• PROVIDED TEXT:
Re: [PATCH v6 0/6] Use killable vma write locking in most places

Posted by Suren Baghdasaryan 1 day, 21 hours ago

On Tue, Mar 31, 2026 at 2:51 AM Lorenzo Stoakes (Oracle) <ljs@kernel.org> wrote:
>
> On Fri, Mar 27, 2026 at 04:12:26PM -0700, Andrew Morton wrote:
> > On Fri, 27 Mar 2026 13:54:51 -0700 Suren Baghdasaryan <surenb@google.com> wrote:
> >
> > > Now that we have vma_start_write_killable() we can replace most of the
> > > vma_start_write() calls with it, improving reaction time to the kill
> > > signal.
> > >
> > > There are several places which are left untouched by this patchset:
> > >
> > > 1. free_pgtables() because function should free page tables even if a
> > > fatal signal is pending.
> > >
> > > 2. userfaultd code, where some paths calling vma_start_write() can
> > > handle EINTR and some can't without a deeper code refactoring.
> > >
> > > 3. mpol_rebind_mm() which is used by cpusset controller for migrations
> > > and operates on a remote mm. Incomplete operations here would result
> > > in an inconsistent cgroup state.
> > >
> > > 4. vm_flags_{set|mod|clear} require refactoring that involves moving
> > > vma_start_write() out of these functions and replacing it with
> > > vma_assert_write_locked(), then callers of these functions should
> > > lock the vma themselves using vma_start_write_killable() whenever
> > > possible.
> >
> > Updated, thanks.
>
> Andrew - sorry I think we need to yank this and defer to next cycle,
> there's too many functional changes here.
>
> (There was not really any way for me to predict this would happen ahead of
> time, unfortunately.)

Ok, no objections from me. I'll post v6 removing the part Lorenzo
objects to and you can pick it up whenever you deem appropriate.

>
> >
> > > Changes since v5 [1]:
> > > - Added Reviewed-by for unchanged patches, per Lorenzo Stoakes
> > >
> > > Patch#2:
> > > - Fixed locked_vm counter if mlock_vma_pages_range() fails in
> > > mlock_fixup(), per Sashiko
> > > - Avoid VMA re-locking in madvise_update_vma(), mprotect_fixup() and
> > > mseal_apply() when vma_modify_XXX creates a new VMA as it will already be
> > > locked. This prevents the possibility of incomplete operation if signal
> > > happens after a successful vma_modify_XXX modified the vma tree,
> > > per Sashiko
>
> Prevents the possibility of an incomplete operation? But
> vma_write_lock_killable() checks to see if you're _already_ write locked
> and would make the operation a no-op? So how is this even a delta?

• MATERIAL FOR THIS EXERCISE:
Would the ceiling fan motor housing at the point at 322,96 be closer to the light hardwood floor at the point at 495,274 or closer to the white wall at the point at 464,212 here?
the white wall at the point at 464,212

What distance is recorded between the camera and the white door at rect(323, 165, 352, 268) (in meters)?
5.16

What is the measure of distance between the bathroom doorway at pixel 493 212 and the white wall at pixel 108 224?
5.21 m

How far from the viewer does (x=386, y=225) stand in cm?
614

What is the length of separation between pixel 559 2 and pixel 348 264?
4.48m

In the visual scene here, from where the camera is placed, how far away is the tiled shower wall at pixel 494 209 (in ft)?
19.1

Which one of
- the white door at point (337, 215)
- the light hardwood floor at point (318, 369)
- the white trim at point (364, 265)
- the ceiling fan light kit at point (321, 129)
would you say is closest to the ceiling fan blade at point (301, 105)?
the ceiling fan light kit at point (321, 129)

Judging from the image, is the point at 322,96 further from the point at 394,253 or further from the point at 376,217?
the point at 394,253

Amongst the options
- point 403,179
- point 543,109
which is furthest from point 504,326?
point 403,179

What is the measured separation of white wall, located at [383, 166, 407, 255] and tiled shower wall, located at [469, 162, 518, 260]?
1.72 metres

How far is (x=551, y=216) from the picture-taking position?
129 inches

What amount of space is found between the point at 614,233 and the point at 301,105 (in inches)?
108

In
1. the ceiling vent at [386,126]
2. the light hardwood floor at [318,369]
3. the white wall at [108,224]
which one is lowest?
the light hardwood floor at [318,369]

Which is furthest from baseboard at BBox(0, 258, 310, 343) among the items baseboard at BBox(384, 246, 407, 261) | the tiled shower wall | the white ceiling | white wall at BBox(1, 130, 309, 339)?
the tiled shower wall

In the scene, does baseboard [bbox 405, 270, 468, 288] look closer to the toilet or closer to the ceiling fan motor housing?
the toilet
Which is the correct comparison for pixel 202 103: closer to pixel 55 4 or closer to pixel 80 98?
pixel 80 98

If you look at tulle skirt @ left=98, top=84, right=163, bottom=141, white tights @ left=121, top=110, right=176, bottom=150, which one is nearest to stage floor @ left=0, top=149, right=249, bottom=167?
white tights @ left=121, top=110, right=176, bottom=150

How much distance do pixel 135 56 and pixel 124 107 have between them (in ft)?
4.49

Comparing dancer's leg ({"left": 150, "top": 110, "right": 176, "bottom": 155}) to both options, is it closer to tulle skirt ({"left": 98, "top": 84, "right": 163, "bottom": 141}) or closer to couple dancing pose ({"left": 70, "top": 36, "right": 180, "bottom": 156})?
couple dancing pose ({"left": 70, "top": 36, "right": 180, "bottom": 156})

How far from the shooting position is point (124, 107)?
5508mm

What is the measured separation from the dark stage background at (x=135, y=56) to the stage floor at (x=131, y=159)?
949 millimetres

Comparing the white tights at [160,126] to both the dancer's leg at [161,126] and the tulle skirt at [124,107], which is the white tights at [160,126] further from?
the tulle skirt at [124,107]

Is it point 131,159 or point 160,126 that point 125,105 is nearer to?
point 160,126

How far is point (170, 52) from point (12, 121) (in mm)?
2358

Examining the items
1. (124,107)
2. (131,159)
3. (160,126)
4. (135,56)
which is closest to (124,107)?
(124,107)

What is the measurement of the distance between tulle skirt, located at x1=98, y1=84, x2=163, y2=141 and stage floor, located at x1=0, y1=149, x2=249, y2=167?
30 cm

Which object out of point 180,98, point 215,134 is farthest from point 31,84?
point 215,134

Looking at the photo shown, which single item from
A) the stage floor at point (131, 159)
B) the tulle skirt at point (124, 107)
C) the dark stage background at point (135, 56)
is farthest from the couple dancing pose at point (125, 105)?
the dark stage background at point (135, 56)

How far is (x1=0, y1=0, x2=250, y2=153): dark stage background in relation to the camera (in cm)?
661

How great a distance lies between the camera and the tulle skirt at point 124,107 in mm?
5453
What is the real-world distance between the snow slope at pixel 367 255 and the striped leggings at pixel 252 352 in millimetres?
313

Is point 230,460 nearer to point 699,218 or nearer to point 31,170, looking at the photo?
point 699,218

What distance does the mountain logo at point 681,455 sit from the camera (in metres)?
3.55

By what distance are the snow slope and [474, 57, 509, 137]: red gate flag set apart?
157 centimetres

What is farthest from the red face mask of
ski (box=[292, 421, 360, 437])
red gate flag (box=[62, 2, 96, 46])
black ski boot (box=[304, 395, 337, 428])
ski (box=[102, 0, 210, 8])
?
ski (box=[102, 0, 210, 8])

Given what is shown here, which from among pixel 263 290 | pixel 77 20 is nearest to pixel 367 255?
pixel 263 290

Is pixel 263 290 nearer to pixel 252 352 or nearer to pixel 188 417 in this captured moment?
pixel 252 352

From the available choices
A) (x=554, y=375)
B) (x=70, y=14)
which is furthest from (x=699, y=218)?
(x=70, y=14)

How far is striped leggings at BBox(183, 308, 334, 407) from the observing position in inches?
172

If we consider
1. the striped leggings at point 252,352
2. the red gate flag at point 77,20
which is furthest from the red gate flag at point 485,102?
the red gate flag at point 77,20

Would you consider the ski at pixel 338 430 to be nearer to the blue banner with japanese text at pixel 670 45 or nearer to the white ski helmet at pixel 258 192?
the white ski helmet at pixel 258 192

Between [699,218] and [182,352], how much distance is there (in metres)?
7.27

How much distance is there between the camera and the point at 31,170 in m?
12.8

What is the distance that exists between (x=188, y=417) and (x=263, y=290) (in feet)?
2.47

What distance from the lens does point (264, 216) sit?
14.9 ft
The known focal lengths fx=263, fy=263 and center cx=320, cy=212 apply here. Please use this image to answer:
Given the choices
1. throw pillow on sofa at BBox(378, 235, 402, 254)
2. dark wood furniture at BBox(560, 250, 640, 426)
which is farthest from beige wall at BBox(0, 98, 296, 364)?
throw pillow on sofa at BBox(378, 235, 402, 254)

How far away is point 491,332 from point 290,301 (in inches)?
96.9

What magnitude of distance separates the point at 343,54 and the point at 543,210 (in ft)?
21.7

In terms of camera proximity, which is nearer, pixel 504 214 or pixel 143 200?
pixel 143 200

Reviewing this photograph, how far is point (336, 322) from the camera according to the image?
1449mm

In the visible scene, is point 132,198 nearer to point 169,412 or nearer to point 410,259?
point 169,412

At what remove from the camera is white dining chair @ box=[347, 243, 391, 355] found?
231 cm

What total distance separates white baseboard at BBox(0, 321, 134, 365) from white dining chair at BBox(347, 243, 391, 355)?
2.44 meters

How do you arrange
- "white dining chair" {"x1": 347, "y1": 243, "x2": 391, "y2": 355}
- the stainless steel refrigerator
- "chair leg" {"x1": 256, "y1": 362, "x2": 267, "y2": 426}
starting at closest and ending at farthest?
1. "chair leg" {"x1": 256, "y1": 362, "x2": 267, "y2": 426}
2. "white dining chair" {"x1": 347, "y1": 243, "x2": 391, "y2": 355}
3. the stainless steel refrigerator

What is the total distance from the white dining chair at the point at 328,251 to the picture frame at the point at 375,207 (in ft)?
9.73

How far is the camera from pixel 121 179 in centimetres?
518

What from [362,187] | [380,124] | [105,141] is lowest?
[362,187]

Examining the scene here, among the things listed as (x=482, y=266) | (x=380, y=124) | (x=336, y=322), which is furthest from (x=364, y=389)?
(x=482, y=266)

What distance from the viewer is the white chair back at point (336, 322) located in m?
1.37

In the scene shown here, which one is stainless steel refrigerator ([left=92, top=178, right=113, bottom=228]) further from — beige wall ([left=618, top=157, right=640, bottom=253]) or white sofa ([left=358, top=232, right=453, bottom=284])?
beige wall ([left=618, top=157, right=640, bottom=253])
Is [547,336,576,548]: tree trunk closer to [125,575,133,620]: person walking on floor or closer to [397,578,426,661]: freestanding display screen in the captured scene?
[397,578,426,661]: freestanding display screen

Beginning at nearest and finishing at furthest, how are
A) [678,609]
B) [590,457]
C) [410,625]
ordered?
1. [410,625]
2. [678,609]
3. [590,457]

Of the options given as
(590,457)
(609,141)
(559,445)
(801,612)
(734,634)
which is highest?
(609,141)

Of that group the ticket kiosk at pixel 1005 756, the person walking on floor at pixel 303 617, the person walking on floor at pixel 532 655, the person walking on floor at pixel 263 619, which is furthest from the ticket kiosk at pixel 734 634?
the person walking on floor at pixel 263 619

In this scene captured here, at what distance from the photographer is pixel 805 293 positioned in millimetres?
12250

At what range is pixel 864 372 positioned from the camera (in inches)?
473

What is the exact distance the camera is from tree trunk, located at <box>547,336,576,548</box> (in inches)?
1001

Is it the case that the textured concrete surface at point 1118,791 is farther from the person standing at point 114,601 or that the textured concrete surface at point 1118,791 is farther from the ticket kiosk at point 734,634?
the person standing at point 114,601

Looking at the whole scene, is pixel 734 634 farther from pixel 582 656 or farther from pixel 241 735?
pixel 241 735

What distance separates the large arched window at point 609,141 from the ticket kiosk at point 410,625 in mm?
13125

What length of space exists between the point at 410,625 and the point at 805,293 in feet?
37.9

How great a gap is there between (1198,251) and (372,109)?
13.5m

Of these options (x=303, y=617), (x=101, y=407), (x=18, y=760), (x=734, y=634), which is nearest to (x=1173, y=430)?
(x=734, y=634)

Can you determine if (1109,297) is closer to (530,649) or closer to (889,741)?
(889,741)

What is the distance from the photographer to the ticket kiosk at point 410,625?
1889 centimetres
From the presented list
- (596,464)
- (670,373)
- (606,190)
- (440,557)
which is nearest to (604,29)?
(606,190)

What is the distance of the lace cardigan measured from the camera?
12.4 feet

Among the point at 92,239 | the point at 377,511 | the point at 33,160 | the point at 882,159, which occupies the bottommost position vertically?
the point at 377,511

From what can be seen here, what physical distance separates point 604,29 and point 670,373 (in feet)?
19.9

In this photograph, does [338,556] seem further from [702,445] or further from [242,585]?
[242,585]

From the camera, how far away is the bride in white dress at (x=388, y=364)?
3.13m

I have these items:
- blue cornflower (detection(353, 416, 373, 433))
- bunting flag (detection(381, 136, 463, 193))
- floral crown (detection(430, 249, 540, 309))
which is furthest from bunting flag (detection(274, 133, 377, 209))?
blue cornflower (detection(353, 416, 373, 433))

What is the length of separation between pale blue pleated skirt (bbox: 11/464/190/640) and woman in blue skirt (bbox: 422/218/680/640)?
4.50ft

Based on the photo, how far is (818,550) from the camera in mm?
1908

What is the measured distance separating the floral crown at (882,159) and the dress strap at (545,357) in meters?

• STATED PROBLEM A: Please write out the part of the mailing-list reply from "On Tue, Mar" to "signal is pending.".
• STATED PROBLEM B: Pull out each line of the listing that holds the word "steel", and treat case as significant.

• EXERCISE OUTPUT A:
On Tue, Mar 31, 2026 at 2:51 AM Lorenzo Stoakes (Oracle) <ljs@kernel.org> wrote:
>
> On Fri, Mar 27, 2026 at 04:12:26PM -0700, Andrew Morton wrote:
> > On Fri, 27 Mar 2026 13:54:51 -0700 Suren Baghdasaryan <surenb@google.com> wrote:
> >
> > > Now that we have vma_start_write_killable() we can replace most of the
> > > vma_start_write() calls with it, improving reaction time to the kill
> > > signal.
> > >
> > > There are several places which are left untouched by this patchset:
> > >
> > > 1. free_pgtables() because function should free page tables even if a
> > > fatal signal is pending.

• EXERCISE OUTPUT B:
- the stainless steel refrigerator
3. the stainless steel refrigerator
In the scene shown here, which one is stainless steel refrigerator ([left=92, top=178, right=113, bottom=228]) further from — beige wall ([left=618, top=157, right=640, bottom=253]) or white sofa ([left=358, top=232, right=453, bottom=284])?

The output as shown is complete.